Ce manque de réponse met en lumière une triste réalité : tandis que le monde prétend s’en soucier, ses actions restent incohérentes et symboliques. La dépendance à des cadres de maintien de la paix obsolètes, des stratégies internationales fragmentées et une rhétorique dénuée de résultats concrets reflète la perte de pertinence des approches occidentales traditionnelles en matière de résolution des conflits.

 

 

Une réponse internationale fragmentée

 

 

Malgré les milliards investis dans les missions de maintien de la paix, l’aide humanitaire et la résolution des conflits, il existe peu de preuves d’aboutissements durables. L’attention de la communauté internationale s’est souvent concentrée sur des questions isolées, comme la rébellion du Mouvement du 23 mars (M23), tout en ignorant la prolifération plus large des groupes armés qui dominent la région.

 

Les gouvernements occidentaux dénoncent le soutien présumé du Rwanda au M23 tout en finançant simultanément les efforts militaires du Rwanda ailleurs, comme au Mozambique.

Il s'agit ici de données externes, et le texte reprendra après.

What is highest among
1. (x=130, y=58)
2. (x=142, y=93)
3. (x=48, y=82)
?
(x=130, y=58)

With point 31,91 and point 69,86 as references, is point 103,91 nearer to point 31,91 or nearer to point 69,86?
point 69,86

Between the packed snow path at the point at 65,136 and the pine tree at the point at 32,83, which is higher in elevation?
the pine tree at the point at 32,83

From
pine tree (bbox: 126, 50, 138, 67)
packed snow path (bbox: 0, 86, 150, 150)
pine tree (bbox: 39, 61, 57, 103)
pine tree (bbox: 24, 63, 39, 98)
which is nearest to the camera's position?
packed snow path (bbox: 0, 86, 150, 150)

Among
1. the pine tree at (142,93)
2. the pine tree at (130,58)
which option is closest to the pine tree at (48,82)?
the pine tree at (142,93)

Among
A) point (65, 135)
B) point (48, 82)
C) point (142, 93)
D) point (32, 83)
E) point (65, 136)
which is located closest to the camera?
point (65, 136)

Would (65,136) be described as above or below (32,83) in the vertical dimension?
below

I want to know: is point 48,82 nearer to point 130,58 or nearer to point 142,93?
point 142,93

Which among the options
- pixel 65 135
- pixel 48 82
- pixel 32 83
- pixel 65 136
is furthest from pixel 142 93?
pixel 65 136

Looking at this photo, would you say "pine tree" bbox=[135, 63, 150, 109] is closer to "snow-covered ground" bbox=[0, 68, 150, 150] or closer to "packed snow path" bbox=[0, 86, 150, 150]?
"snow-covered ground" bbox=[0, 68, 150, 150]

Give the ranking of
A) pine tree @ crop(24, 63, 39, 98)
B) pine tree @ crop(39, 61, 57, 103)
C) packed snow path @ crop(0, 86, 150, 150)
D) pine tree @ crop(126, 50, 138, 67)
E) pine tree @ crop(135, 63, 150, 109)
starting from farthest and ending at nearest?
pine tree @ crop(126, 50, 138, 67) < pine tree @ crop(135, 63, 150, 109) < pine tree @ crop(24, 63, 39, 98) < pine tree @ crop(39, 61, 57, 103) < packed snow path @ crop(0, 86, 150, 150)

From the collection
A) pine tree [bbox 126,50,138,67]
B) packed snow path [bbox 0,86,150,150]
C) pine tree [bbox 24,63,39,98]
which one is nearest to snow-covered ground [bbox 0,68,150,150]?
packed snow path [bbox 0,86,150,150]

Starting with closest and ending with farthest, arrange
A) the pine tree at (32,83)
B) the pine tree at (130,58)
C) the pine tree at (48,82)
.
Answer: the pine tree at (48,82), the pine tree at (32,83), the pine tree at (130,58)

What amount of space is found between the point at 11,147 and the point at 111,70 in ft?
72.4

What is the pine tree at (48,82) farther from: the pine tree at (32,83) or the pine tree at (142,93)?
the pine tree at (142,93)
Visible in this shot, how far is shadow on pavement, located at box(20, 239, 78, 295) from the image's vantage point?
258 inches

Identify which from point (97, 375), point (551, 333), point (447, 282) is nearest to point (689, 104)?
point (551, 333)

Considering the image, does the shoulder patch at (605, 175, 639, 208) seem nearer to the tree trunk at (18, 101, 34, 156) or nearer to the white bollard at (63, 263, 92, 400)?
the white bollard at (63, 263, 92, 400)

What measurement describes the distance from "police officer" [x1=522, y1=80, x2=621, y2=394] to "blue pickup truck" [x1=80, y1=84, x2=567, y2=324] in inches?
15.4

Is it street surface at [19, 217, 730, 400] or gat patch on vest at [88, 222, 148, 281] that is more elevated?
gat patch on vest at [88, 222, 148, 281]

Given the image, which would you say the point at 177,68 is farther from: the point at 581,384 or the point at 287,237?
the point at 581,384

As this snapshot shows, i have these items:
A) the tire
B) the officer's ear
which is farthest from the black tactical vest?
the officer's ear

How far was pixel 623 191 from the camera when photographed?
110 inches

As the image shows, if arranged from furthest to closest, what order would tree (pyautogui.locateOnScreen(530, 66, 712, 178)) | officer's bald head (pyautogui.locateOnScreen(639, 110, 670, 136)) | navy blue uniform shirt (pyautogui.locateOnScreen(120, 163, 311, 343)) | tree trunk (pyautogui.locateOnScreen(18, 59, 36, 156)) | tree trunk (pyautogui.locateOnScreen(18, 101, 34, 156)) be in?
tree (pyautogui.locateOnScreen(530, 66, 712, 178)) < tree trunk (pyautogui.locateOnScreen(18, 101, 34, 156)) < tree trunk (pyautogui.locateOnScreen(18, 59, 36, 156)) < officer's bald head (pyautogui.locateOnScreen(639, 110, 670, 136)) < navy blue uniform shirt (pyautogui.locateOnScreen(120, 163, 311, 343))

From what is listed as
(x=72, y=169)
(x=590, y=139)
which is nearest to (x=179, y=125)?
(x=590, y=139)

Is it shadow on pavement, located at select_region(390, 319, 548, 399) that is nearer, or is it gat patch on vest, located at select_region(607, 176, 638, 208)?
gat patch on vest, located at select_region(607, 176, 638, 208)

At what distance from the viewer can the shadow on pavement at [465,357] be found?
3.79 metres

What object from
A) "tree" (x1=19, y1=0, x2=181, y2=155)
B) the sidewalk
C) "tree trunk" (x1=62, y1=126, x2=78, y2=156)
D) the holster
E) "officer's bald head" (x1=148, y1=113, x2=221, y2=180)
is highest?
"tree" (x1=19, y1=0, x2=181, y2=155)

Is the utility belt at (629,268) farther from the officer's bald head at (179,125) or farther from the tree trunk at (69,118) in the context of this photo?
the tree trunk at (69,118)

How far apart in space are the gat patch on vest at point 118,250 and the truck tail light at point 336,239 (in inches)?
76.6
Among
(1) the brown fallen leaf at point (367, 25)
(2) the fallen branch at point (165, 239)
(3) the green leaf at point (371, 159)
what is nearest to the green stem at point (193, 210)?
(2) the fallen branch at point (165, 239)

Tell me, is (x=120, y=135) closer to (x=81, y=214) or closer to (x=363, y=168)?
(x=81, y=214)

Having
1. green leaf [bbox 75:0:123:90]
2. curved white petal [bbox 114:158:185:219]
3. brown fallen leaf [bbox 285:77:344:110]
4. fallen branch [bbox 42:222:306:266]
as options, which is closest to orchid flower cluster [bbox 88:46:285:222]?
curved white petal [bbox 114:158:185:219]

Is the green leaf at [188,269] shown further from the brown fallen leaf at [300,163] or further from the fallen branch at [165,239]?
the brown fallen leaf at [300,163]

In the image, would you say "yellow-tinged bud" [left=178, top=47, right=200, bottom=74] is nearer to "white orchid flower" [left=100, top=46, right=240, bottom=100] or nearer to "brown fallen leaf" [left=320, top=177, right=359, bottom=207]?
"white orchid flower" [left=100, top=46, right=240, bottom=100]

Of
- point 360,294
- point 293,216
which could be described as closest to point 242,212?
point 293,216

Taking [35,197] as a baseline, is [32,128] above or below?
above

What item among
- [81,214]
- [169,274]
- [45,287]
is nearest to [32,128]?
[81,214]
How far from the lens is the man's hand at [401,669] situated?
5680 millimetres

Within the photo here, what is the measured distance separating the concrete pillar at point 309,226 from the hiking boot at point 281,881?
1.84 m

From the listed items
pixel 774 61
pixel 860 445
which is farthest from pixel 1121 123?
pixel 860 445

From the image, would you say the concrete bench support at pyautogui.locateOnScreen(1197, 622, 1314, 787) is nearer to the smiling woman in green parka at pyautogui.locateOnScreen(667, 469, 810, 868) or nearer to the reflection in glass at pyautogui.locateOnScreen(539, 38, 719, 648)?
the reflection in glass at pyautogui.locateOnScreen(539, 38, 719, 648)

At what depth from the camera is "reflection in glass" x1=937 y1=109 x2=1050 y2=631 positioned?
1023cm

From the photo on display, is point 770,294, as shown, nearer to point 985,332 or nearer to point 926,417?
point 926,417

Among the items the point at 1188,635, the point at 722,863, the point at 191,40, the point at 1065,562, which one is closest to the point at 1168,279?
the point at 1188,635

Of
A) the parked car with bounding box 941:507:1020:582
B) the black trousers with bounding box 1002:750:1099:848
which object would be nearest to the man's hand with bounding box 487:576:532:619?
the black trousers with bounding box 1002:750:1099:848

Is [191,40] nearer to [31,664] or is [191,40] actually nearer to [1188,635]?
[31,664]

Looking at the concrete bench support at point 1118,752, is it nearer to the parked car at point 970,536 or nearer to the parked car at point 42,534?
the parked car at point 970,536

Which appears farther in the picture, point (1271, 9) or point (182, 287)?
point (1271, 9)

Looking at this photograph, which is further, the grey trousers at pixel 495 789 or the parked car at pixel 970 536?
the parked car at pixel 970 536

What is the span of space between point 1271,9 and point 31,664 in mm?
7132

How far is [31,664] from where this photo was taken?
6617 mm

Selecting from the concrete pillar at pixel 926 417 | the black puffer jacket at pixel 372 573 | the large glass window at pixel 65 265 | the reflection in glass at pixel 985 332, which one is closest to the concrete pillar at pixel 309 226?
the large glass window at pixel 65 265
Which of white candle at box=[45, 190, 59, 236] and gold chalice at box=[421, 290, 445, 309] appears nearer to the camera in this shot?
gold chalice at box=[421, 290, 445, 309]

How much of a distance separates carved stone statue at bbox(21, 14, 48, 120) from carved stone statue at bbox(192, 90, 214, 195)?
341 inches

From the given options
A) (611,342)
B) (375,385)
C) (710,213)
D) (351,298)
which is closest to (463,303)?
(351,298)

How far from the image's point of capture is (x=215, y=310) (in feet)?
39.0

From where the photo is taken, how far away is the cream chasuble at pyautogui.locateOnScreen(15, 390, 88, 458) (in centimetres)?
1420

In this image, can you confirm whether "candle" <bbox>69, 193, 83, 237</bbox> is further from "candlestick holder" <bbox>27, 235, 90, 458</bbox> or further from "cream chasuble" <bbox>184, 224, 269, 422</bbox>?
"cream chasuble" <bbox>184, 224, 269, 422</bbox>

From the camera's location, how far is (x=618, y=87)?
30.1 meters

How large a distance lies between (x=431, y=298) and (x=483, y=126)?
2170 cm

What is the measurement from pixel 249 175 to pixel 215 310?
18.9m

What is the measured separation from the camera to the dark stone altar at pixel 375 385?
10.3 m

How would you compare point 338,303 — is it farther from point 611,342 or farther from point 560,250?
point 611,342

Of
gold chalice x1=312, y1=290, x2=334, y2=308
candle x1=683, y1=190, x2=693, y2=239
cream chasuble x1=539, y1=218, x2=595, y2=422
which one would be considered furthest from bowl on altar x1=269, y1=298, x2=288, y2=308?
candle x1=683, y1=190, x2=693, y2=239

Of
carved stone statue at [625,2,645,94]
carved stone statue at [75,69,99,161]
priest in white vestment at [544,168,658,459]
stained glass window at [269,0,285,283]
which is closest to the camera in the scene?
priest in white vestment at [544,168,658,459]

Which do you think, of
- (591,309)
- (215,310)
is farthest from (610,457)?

L’implication militaire du Burundi en RDC est à peine abordée malgré son rôle important dans l’exacerbation des tensions. Ces incohérences reflètent une communauté internationale incapable ou non disposée à appliquer des stratégies cohérentes face à des intérêts géopolitiques concurrents.

 

 

La complicité locale et la gouvernance militarisée

 

 

Les échecs de l’intervention internationale sont reflétés par les actions des élites politiques de la RDC. Une rhétorique nationaliste a été utilisée pour mobiliser des milices sous prétexte de combattre le M23, créant un dangereux précédent de gouvernance militarisée. Ces groupes armés, souvent agissant en toute impunité, sont devenus des acteurs clés dans un paysage sécuritaire fragmenté, servant de proxies pour des agendas politiques et économiques.

 

Parallèlement, la grande corruption au sein du gouvernement reste sans contrôle. Des réseaux d’extraction de ressources illicites et de mauvaise gestion financière alimentent davantage l’instabilité, avec des bénéfices qui se déversent dans les poches des élites plutôt que de s’attaquer aux causes profondes du conflit. Dans certains cas, l’armée congolaise elle-même a collaboré avec des groupes armés, brouillant la ligne entre gouvernance et insurrection.

 

 

Un paysage mondial en mutation

 

 

Alors que l’influence occidentale s’amenuise, de nouveaux acteurs se positionnent pour combler le vide. Des sociétés militaires privées, des puissances régionales et des acteurs mondiaux émergents offrent leur propre forme d’intervention, souvent motivée par des intérêts personnels plutôt que par les principes des droits de l’homme ou de la démocratie. Ces nouvelles dynamiques reflètent un ordre mondial en mutation, dans lequel des relations plus transactionnelles remplacent l’interventionnisme libéral occidental traditionnel.

 

L’implication croissante de la Russie en Afrique, visible dans des pays comme le Mali et la République centrafricaine, fournit un modèle pour cette transition. Bien que ces acteurs apportent des ressources et une aide militaire, ils manquent de responsabilité, compliquant davantage l’équilibre fragile des pouvoirs dans des zones de conflit comme l’est de la RDC.

 

 

 

Vers une prise de conscience

 

 

L’incapacité à aborder les complexités de la crise en RDC découle d’un refus de dépasser des cadres obsolètes et des récits superficiels. Les explications simplistes enracinées dans des tropes coloniaux comme les rivalités ethniques ou les guerres pour les ressources ignorent les moteurs multiples du conflit, allant de la corruption politique aux luttes de pouvoir régionales.

 

Une nouvelle approche est urgemment nécessaire, une approche qui donne la priorité aux agences locales, impose une responsabilité aux acteurs nationaux et internationaux et adopte des solutions innovantes aux défis de la sécurité et de la gouvernance. Sans ce changement, la RDC risque de devenir un champ de bataille perpétuel, avec une population piégée dans des cycles de violence, de déplacements et de négligence.

 

Il est temps pour une réévaluation franche de l’engagement mondial en RDC. Ce n’est qu’en confrontant ces échecs de manière directe que la communauté internationale pourra commencer à reconstruire sa crédibilité et, plus important encore, offrir un espoir aux millions de Congolais qui continuent de souffrir en silence.